▶ [THE TASK] Copy out exactly the lines from the one with "Microsoft SQL Server" through the last line of the listing below, both included, but none of the pictures.

▶ [SOURCE DATA]
####

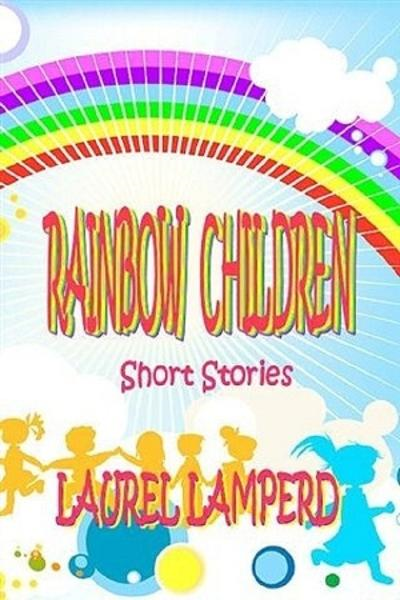 The Rainbow Children By: Laurel Lamperd
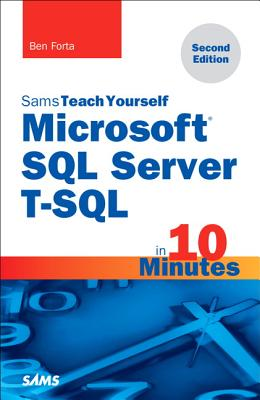 Microsoft SQL Server T-SQL in 10 Minutes, Sams Teach Yourself Cover Image
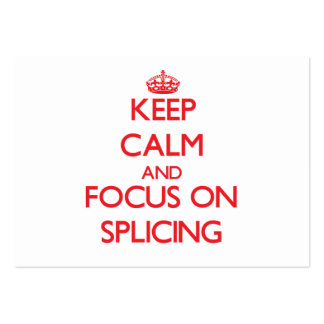 Keep Calm and focus on Splicing Large Business Cards (Pack Of 100)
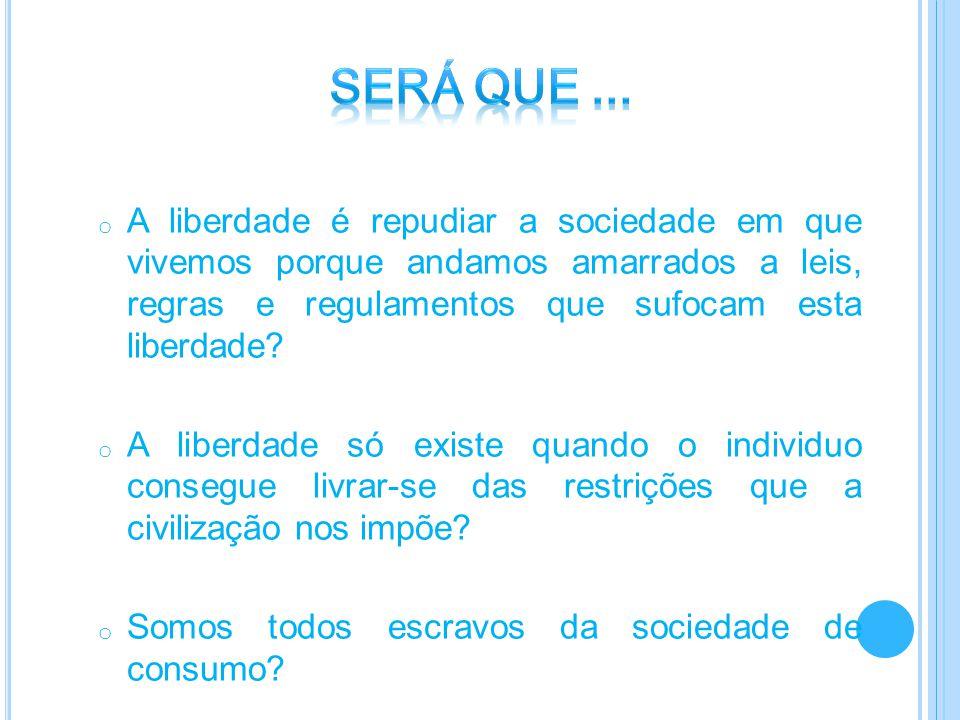 o A liberdade é repudiar a sociedade em que vivemos porque andamos amarrados a leis, regras e regulamentos que sufocam esta liberdade? o A liberdade s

####

▶ [SOLVED EXERCISE]
 Microsoft SQL Server T-SQL in 10 Minutes, Sams Teach Yourself Cover Image
 Keep Calm and focus on Splicing Large Business Cards (Pack Of 100)
 o A liberdade é repudiar a sociedade em que vivemos porque andamos amarrados a leis, regras e regulamentos que sufocam esta liberdade? o A liberdade s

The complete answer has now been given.